Activation of PKR by dsRNA results in phosphorylation of eIF2α on serine 51, which reduces canonical translation initiation and promotes the translation of stress response mRNAs that use non-canonical translation initiation (Dalet et al., 2015). This also triggers the formation of stress granules (SGs), conserved RNA-protein complexes that contain non-translating mRNAs, RNA-binding proteins – G3BP1, PABPC1, TIA1 – and several key antiviral PRRs – OAS/RNase L, PKR, MDA-5, and RIG-I (García et al., 2006, Onomoto et al., 2012, Reineke et al., 2012, Yoo et al., 2014). Many viruses inhibit SG assembly, suggesting that SGs serve as antiviral signaling hubs and/or reduce viral replication through the sequestration of viral mRNAs/proteins (Lloyd, 2013). However, the disassembly of SGs via dephosphorylation of p-eIF2α by GADD34, which is induced by IRF3, has been proposed to promote translation of stress-induced antiviral mRNAs that are sequestered to SGs (Dalet et al., 2017). Thus, the mechanisms and functions of SG assembly/disassembly during the dsRNA/antiviral response remain unclear.
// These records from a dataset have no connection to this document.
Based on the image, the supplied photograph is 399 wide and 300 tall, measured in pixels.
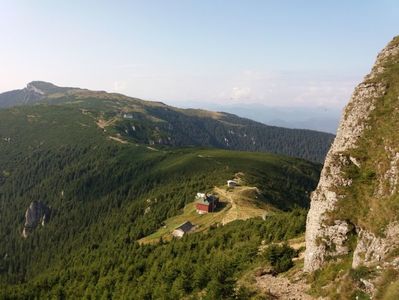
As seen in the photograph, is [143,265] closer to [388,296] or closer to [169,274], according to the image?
[169,274]

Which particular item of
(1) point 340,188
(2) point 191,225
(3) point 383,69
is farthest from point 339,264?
(2) point 191,225

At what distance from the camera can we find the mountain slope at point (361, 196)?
3278 cm

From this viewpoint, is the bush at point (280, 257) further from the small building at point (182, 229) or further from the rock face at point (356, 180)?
the small building at point (182, 229)

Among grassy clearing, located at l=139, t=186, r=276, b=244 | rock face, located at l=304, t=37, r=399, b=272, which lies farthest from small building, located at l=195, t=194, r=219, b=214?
rock face, located at l=304, t=37, r=399, b=272

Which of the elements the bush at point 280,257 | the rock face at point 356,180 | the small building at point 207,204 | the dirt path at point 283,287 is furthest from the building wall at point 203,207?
the rock face at point 356,180

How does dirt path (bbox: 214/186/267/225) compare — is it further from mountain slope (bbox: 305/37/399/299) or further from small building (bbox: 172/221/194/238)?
mountain slope (bbox: 305/37/399/299)

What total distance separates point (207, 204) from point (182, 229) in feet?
48.4

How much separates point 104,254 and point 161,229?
20.3 m

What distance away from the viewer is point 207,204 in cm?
13225

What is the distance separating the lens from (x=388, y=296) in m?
24.5

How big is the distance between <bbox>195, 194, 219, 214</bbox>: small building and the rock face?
86563 millimetres

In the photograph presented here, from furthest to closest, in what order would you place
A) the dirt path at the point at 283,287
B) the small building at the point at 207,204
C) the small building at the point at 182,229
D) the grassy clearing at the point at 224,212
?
the small building at the point at 207,204, the grassy clearing at the point at 224,212, the small building at the point at 182,229, the dirt path at the point at 283,287

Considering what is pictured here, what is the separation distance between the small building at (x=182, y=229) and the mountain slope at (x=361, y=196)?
7713cm

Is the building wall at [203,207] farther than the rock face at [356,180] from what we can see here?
Yes
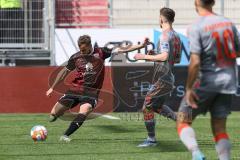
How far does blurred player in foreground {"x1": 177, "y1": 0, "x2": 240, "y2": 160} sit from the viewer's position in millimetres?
7059

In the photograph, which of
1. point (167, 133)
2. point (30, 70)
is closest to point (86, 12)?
point (30, 70)

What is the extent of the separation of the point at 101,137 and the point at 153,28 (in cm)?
807

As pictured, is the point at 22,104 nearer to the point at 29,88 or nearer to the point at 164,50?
the point at 29,88

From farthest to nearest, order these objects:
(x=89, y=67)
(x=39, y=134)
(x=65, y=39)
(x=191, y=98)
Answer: (x=65, y=39) → (x=89, y=67) → (x=39, y=134) → (x=191, y=98)

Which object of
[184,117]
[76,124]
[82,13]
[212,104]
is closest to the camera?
[212,104]

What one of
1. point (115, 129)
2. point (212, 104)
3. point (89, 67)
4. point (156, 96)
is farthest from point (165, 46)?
point (115, 129)

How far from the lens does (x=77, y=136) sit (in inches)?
460

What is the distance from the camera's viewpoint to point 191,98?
711 cm

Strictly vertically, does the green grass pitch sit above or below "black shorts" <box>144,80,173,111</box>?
below

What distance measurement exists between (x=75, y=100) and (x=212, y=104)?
448 cm

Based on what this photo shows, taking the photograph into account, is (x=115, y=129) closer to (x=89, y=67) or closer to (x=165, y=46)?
(x=89, y=67)

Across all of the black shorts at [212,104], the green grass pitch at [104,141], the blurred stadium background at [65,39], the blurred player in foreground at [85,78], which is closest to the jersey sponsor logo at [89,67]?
the blurred player in foreground at [85,78]

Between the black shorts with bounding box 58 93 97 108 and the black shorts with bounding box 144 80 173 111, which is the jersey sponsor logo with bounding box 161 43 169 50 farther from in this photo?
the black shorts with bounding box 58 93 97 108

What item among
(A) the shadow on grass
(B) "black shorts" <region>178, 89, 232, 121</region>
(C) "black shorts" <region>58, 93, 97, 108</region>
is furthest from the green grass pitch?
(B) "black shorts" <region>178, 89, 232, 121</region>
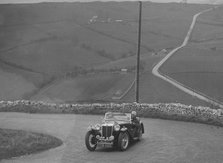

RNase L is an endonuclease activated by oligo(2’-5’A), which is produced when OAS proteins bind to dsRNA. RNase L cleaves ssRNA regions at UN^N sites in several types of RNAs, including small non-coding RNAs (Y-RNAs and tRNAs), rRNAs, and host/viral mRNAs (Andersen et al., 2009, Chakrabarti et al., 2011, Brennan-Laun et al., 2014, Donovan et al., 2017). These activities of RNase L reduce viral gene expression and replication, arrest global translational, and promote apoptosis (Zhou et al., 1997). RNase L is proposed to arrest translation by either cleavage of rRNA or production of RNA cleavage fragments that signal for translational arrest (Wreschner et al., 1981; Donovan et al., 2017). However, because these modes of translational arrest are presumably non-specific, a mystery in the field is how dsRNA-induced antiviral mRNAs would be translated during RNase L-driven translational arrest.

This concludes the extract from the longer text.